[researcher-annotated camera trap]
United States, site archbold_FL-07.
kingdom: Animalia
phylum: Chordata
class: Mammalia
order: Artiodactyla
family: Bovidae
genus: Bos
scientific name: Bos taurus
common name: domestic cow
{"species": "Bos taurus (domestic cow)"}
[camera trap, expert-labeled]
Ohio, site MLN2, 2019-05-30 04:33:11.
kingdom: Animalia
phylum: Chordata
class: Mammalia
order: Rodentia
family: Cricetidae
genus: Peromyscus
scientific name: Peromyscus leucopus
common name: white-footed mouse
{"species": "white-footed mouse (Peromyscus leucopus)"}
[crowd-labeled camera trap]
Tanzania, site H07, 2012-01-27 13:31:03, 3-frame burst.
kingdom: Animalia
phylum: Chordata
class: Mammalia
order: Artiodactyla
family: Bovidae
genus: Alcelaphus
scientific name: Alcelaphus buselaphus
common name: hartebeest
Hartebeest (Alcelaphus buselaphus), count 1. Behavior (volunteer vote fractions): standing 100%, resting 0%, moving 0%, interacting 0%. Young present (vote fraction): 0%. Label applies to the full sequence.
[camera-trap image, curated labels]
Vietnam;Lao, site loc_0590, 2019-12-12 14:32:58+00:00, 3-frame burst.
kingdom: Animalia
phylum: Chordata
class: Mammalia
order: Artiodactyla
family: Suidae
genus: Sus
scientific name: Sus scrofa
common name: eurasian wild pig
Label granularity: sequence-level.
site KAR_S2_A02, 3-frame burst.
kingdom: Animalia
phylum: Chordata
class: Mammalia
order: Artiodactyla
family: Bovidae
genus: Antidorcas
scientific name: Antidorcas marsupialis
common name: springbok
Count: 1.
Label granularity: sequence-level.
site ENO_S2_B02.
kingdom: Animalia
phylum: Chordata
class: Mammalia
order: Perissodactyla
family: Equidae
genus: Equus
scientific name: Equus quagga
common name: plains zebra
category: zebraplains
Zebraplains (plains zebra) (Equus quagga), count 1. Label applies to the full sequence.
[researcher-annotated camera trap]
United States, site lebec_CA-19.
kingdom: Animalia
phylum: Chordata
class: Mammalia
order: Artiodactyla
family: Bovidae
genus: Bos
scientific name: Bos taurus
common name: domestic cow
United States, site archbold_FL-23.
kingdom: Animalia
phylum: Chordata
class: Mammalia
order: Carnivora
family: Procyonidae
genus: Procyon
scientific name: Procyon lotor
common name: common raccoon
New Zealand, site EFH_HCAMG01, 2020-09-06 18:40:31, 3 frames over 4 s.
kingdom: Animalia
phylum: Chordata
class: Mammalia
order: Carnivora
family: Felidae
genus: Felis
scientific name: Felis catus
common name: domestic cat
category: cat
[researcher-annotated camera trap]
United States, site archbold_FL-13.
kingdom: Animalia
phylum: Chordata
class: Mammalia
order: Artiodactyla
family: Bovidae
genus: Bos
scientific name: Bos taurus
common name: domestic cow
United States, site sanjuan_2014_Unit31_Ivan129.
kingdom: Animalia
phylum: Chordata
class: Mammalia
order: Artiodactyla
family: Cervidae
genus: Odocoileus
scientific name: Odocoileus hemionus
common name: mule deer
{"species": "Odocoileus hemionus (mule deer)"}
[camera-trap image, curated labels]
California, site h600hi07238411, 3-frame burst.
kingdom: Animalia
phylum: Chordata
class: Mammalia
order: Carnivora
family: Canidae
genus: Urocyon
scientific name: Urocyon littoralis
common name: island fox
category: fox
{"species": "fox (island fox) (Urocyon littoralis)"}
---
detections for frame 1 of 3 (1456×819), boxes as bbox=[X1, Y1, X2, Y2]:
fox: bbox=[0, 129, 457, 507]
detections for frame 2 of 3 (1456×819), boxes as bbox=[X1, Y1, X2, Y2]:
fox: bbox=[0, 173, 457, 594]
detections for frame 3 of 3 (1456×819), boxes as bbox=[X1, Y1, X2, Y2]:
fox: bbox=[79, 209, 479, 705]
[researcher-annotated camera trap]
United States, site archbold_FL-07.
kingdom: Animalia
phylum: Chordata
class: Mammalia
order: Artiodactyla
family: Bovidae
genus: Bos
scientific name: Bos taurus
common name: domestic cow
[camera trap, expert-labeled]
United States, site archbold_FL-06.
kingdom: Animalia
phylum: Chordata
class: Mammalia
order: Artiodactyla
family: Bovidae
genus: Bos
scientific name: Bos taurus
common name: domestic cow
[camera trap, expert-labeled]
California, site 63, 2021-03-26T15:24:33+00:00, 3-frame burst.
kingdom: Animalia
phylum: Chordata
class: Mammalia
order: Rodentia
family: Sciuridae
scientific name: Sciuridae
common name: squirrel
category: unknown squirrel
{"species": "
· · · ·
## Directions:
Every line above should be transcribed exactly.

## Finished exercise:
[researcher-annotated camera trap]
United States, site archbold_FL-07.
kingdom: Animalia
phylum: Chordata
class: Mammalia
order: Artiodactyla
family: Bovidae
genus: Bos
scientific name: Bos taurus
common name: domestic cow
{"species": "Bos taurus (domestic cow)"}
[camera trap, expert-labeled]
Ohio, site MLN2, 2019-05-30 04:33:11.
kingdom: Animalia
phylum: Chordata
class: Mammalia
order: Rodentia
family: Cricetidae
genus: Peromyscus
scientific name: Peromyscus leucopus
common name: white-footed mouse
{"species": "white-footed mouse (Peromyscus leucopus)"}
[crowd-labeled camera trap]
Tanzania, site H07, 2012-01-27 13:31:03, 3-frame burst.
kingdom: Animalia
phylum: Chordata
class: Mammalia
order: Artiodactyla
family: Bovidae
genus: Alcelaphus
scientific name: Alcelaphus buselaphus
common name: hartebeest
Hartebeest (Alcelaphus buselaphus), count 1. Behavior (volunteer vote fractions): standing 100%, resting 0%, moving 0%, interacting 0%. Young present (vote fraction): 0%. Label applies to the full sequence.
[camera-trap image, curated labels]
Vietnam;Lao, site loc_0590, 2019-12-12 14:32:58+00:00, 3-frame burst.
kingdom: Animalia
phylum: Chordata
class: Mammalia
order: Artiodactyla
family: Suidae
genus: Sus
scientific name: Sus scrofa
common name: eurasian wild pig
Label granularity: sequence-level.
site KAR_S2_A02, 3-frame burst.
kingdom: Animalia
phylum: Chordata
class: Mammalia
order: Artiodactyla
family: Bovidae
genus: Antidorcas
scientific name: Antidorcas marsupialis
common name: springbok
Count: 1.
Label granularity: sequence-level.
site ENO_S2_B02.
kingdom: Animalia
phylum: Chordata
class: Mammalia
order: Perissodactyla
family: Equidae
genus: Equus
scientific name: Equus quagga
common name: plains zebra
category: zebraplains
Zebraplains (plains zebra) (Equus quagga), count 1. Label applies to the full sequence.
[researcher-annotated camera trap]
United States, site lebec_CA-19.
kingdom: Animalia
phylum: Chordata
class: Mammalia
order: Artiodactyla
family: Bovidae
genus: Bos
scientific name: Bos taurus
common name: domestic cow
United States, site archbold_FL-23.
kingdom: Animalia
phylum: Chordata
class: Mammalia
order: Carnivora
family: Procyonidae
genus: Procyon
scientific name: Procyon lotor
common name: common raccoon
New Zealand, site EFH_HCAMG01, 2020-09-06 18:40:31, 3 frames over 4 s.
kingdom: Animalia
phylum: Chordata
class: Mammalia
order: Carnivora
family: Felidae
genus: Felis
scientific name: Felis catus
common name: domestic cat
category: cat
[researcher-annotated camera trap]
United States, site archbold_FL-13.
kingdom: Animalia
phylum: Chordata
class: Mammalia
order: Artiodactyla
family: Bovidae
genus: Bos
scientific name: Bos taurus
common name: domestic cow
United States, site sanjuan_2014_Unit31_Ivan129.
kingdom: Animalia
phylum: Chordata
class: Mammalia
order: Artiodactyla
family: Cervidae
genus: Odocoileus
scientific name: Odocoileus hemionus
common name: mule deer
{"species": "Odocoileus hemionus (mule deer)"}
[camera-trap image, curated labels]
California, site h600hi07238411, 3-frame burst.
kingdom: Animalia
phylum: Chordata
class: Mammalia
order: Carnivora
family: Canidae
genus: Urocyon
scientific name: Urocyon littoralis
common name: island fox
category: fox
{"species": "fox (island fox) (Urocyon littoralis)"}
---
detections for frame 1 of 3 (1456×819), boxes as bbox=[X1, Y1, X2, Y2]:
fox: bbox=[0, 129, 457, 507]
detections for frame 2 of 3 (1456×819), boxes as bbox=[X1, Y1, X2, Y2]:
fox: bbox=[0, 173, 457, 594]
detections for frame 3 of 3 (1456×819), boxes as bbox=[X1, Y1, X2, Y2]:
fox: bbox=[79, 209, 479, 705]
[researcher-annotated camera trap]
United States, site archbold_FL-07.
kingdom: Animalia
phylum: Chordata
class: Mammalia
order: Artiodactyla
family: Bovidae
genus: Bos
scientific name: Bos taurus
common name: domestic cow
[camera trap, expert-labeled]
United States, site archbold_FL-06.
kingdom: Animalia
phylum: Chordata
class: Mammalia
order: Artiodactyla
family: Bovidae
genus: Bos
scientific name: Bos taurus
common name: domestic cow
[camera trap, expert-labeled]
California, site 63, 2021-03-26T15:24:33+00:00, 3-frame burst.
kingdom: Animalia
phylum: Chordata
class: Mammalia
order: Rodentia
family: Sciuridae
scientific name: Sciuridae
common name: squirrel
category: unknown squirrel
{"species": "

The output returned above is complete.